┌────────

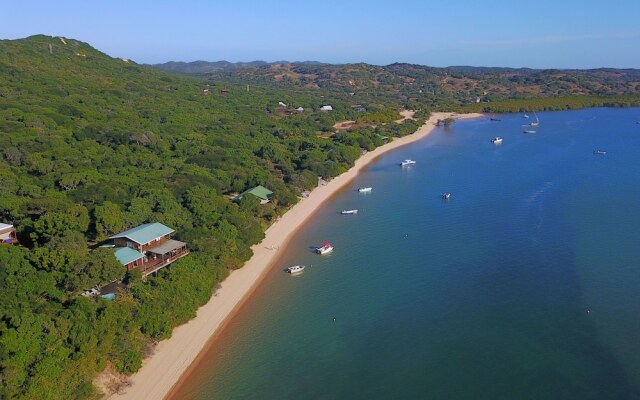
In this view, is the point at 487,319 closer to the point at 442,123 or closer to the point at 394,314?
the point at 394,314

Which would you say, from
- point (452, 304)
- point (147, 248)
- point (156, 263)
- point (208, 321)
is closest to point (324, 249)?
point (452, 304)

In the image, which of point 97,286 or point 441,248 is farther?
point 441,248

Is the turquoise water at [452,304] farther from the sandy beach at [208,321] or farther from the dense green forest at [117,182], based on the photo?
the dense green forest at [117,182]

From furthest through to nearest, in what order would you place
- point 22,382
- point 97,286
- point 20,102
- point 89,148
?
point 20,102 → point 89,148 → point 97,286 → point 22,382

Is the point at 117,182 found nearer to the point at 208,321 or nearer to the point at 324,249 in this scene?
the point at 324,249

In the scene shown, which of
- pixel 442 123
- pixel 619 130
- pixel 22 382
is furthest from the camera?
pixel 442 123

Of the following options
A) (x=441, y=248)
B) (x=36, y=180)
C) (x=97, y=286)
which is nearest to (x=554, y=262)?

└────────

◆ WRITTEN EXERCISE
Please copy the data word for word, beginning at the line that contains "Is the point at 117,182" and stopping after the final line of the data.

◆ COMPLETE RESPONSE
Is the point at 117,182 found nearer to the point at 208,321 or nearer to the point at 324,249 in this scene?
the point at 324,249

In the scene shown, which of
- pixel 442 123
- pixel 619 130
- pixel 22 382
is furthest from the camera?
pixel 442 123

Of the following options
A) (x=441, y=248)
B) (x=36, y=180)
C) (x=97, y=286)
which is nearest to (x=554, y=262)?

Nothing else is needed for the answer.